把下面列表中的全部内容原样重抄一遍，一字不改。
----- 练习材料
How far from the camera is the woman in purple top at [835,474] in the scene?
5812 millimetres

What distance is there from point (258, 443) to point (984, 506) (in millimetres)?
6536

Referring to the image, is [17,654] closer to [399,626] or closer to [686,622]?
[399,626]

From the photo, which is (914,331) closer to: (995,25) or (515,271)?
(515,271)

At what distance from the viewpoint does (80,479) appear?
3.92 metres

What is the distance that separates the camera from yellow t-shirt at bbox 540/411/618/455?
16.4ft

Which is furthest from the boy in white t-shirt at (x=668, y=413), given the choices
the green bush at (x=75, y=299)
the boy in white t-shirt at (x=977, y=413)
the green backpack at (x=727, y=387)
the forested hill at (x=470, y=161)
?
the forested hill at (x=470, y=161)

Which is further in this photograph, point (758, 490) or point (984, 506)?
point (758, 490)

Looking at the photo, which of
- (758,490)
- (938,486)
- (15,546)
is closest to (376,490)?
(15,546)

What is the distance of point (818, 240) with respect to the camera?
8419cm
----------
◆ **回答**:
How far from the camera is the woman in purple top at [835,474] in the scene?
5812 millimetres

What distance is there from point (258, 443) to point (984, 506) (in millimetres)?
6536

Referring to the image, is [17,654] closer to [399,626] or closer to [686,622]?
[399,626]

From the photo, which is (914,331) closer to: (995,25) or (515,271)?
(515,271)

At what distance from the viewpoint does (80,479) appear?
3.92 metres

What is the distance that separates the camera from yellow t-shirt at bbox 540/411/618/455?
16.4ft

Which is furthest from the boy in white t-shirt at (x=668, y=413), given the choices
the green bush at (x=75, y=299)
the boy in white t-shirt at (x=977, y=413)
the green backpack at (x=727, y=387)
the forested hill at (x=470, y=161)
?
the forested hill at (x=470, y=161)

Which is further in this photograph, point (758, 490) or point (984, 506)?
point (758, 490)

Looking at the photo, which of
- (758,490)
- (938,486)
- (15,546)
is closest to (376,490)?
(15,546)

What is the distance of point (818, 240) with respect to the camera?
8419cm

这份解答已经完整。